Las políticas de etnización del discurso estatal y del reclutamiento del personal gubernamental sin necesariamente pasar por el filtro de los estudios universitarios han golpeado en nuestro país a una institución cuya tradición y capital simbólico se basaba en garantizar movilidad social y el acceso, vía profesión, al núcleo la clase media profesional, sirviendo de canal de ascenso social a estudiantes procedentes de familias de trabajadores y sectores populares.

Por otra parte, acostumbrada a la centralidad política ganada a pulso en las calles y con discursos de interpelación para promover reformas sociales, la universidad forjó su misión como actor político. Si se mira al personal político que prevalecía hasta la irrupción indígena y popular del 2005, se constatará fácilmente que muchos y muchas pasaron por el filtro de la tribuna universitaria como una escuela probatoria. Era allí donde se examinaban sus voces e ideas y adquirían oropeles disputando en calles con el poder o sufriendo en represalia persecuciones y prisiones.
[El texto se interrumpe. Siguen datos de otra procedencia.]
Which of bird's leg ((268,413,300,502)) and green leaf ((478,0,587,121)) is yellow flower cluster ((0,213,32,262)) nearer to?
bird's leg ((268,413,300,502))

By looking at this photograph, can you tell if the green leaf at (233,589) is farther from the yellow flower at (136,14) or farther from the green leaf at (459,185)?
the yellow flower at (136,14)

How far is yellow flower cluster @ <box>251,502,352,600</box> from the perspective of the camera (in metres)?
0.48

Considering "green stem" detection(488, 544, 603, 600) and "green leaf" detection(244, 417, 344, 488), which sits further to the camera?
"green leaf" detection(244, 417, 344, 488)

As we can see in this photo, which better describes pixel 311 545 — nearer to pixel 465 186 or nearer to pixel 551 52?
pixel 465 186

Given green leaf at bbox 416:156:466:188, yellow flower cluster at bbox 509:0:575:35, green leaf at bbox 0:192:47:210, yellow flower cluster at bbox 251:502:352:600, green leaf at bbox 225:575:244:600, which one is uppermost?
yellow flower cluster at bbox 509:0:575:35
Tal es la historia del movimiento estudiantil desde la generación de la reforma de 1928, sino antes.

Este tejido cambió. Por una parte, en este mundo de pluri-actores, la universidad no fue convocada, como en el pasado, a dar opinión sobre la profundidad de las transformaciones en Bolivia. Sus integrantes perdieron así su antigua capacidad de verse como actores centrales de la política nacional, y ya pueden fácilmente acumular experiencia y reconocimiento en la arena universitaria para saltar de ella hacia el Parlamento, la dirigencia política o integrarse personal gubernamental.
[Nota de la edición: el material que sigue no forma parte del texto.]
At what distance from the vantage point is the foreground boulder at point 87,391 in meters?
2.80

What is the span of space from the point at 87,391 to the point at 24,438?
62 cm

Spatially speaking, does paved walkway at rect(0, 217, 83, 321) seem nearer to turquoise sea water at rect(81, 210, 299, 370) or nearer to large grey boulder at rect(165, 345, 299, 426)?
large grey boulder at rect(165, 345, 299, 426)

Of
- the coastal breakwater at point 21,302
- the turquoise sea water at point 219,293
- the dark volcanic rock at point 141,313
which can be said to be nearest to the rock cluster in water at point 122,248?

Por otra parte, la burocracia se recluta ahora por otras vías y otros avales procedentes de sindicatos, comunidades indígenas, etcétera; en las cuales el título profesional o la destacada trayectoria en la tribuna o en el aula universitaria no constituyen mérito urgente y necesario, e incluso puede verse con sospecha a la hora de la selección de personal que ya no se basa en procedimientos ni valores meritocráticos. 
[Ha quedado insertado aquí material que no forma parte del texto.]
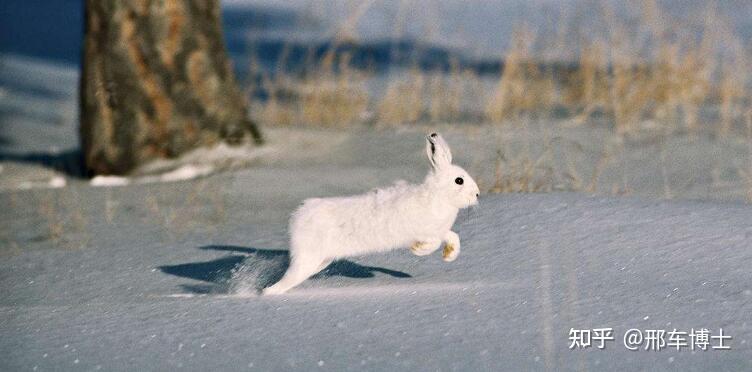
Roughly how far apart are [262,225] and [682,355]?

En otras palabras, la universidad pública dejó de (re)producir una “clase política” y una capa administrativa, y por tanto es cada vez menos una escalera de ascenso social, como pudo ser en el pasado. Se parece más, por tanto, a una reserva juvenil que se acumula día a día, sin otro destino que permanecer en ella con la ilusión y las ventajas de ser estudiante o salir fuera de aulas al cruel desempleo.

En rigor la universidad gratuita y con múltiples beneficios sociales puede servir como un buen paliativo y sustituto a la ausencia de empleo y servicios sociales para sectores juveniles. De ahí que la querella del excedente se traslade y motorice, como ocurrió recientemente en la Universidad Mayor de San Simón, al activismo de pequeños grupos radicales que bregan por convertir a las casas de estudios superiores no en un alter ego del capitalismo, sino en una suerte de mini “Estado del bienestar” donde prevalezca una política redistributiva. Ella, a sus ojos, debe otorgar educación, salud, comedor, guardería y equipamientos gratuitos, pero sin obligar a que sus beneficiarios adquieran responsabilidad y rendimiento como estudiantes que usan recursos de la sociedad. Pero claro, esta imagen es justamente aquella que menos se parece a una universidad.